Roma o el caótico acontecer de la vida

Por: Julio Raudales

Algo en mi subconsciente debió intuir la hecatombe de sentimientos, reverberaciones y el preludio de melancolía que se avecinaban el pasado diciembre -15 si no me traiciona la memoria- día fijado por NETFLIX para el estreno mundial de Roma, dirigida por Alfonso Cuarón. Afamada producción cinematográfica, cuyo innovador formato, ya anunciaba otra manera de ver las películas.

Abrí la pantalla de mi “tablet” con la ansiedad que ya marcaba aquella tarde sabatina; con la misma trémula esperanza con que cada mañana de domingo iba agarrado de la mano de mi padre, de mi primo mayor o de la misma Vilma, al cine Presidente en el barrio Guanacaste o al Clámer en la avenida Cervantes, ansioso de que el telón se corriera y poder ver en la enorme pantalla, la destellante magia de vidas que no eran las nuestras: la de Blue Demon o del Enmascarado de Plata, la del Llanero Solitario y Toro y aun la de Sandro o Raphael. Algo había de distinto y surrealista en el brillo de aquel pedazo enorme de tela, algo que me hacía vivir de otra manera por un par de horas.

Esta vez era distinto, no solo por la ausencia de caminatas matinales de domingo desde el barrio La Concordia donde vivíamos, hasta el “Variedades” o cualquier otro cine del centro; tampoco por la notable diferencia entre sentarnos en la incómoda butaca de aquellas lunetas y la confortable posición frente al “Smart TV” donde, al alcance de un botón, aun la vida parece estar a la mano.

La verdad es que me senté a ver la película con más expectativa que prejuicios (y eso es bueno), intentando más bien practicar el método recomendado por John Rawls a sus alumnos cuando se acercaban a estudiar procesos sociales: tender previamente un “velo de inocencia”, dejar juicios y pre-juicios a un lado, aplicar ese “solo sé que nada sé” socrático y esforzarse en pensar como si por primera vez nos encontráramos frente a un hecho. Con la curiosidad de los niños.

- **Serie de ejercicios**:
[1] Según el texto sobre la película Roma, ¿en qué avenida estaba el cine Clámer?
[2] Resume en menos palabras el párrafo del texto sobre la película Roma que empieza con "Esta vez era distinto", conservando sus datos principales.
[3] Ofrece una continuación del texto sobre la película Roma a partir de su última oración.
Las líneas que vienen a continuación son un material aparte, sin relación con el texto sobre la película Roma.

- **Datos recopilados**:
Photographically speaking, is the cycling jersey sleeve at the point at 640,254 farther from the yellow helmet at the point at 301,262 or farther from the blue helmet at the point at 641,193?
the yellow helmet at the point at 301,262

- **Respuestas**:
[1] En la avenida Cervantes.

[2] Esta vez era distinto, y no solo porque ya no había caminatas matinales de domingo desde el barrio La Concordia hasta el "Variedades" u otro cine del centro, ni por el contraste entre la incómoda butaca de aquellas lunetas y la cómoda posición frente al "Smart TV".

[3]
Fue una hermosa sorpresa. Cuando la terminé de ver, me di cuenta de que Cuarón al filmar su obra, había hecho más o menos lo mismo: ponerse en el lugar del niño que una vez fue y recordar momentos de su vida, no con la mente del hombre sabio y ducho que ha llegado a ser, sino asumiendo al niño que había sido él, pero filmado con la técnica, sapiencia y sensibilidad del adulto que es. Lo logró. Y ahí reside justamente la grandiosidad de Roma: La estricta fidelidad de un director consigo mismo, con lo que una vez fue y a la vez, con lo que uno no termina nunca de ser: una continuación de un pasado infantil que en la mente nunca cesa de estar.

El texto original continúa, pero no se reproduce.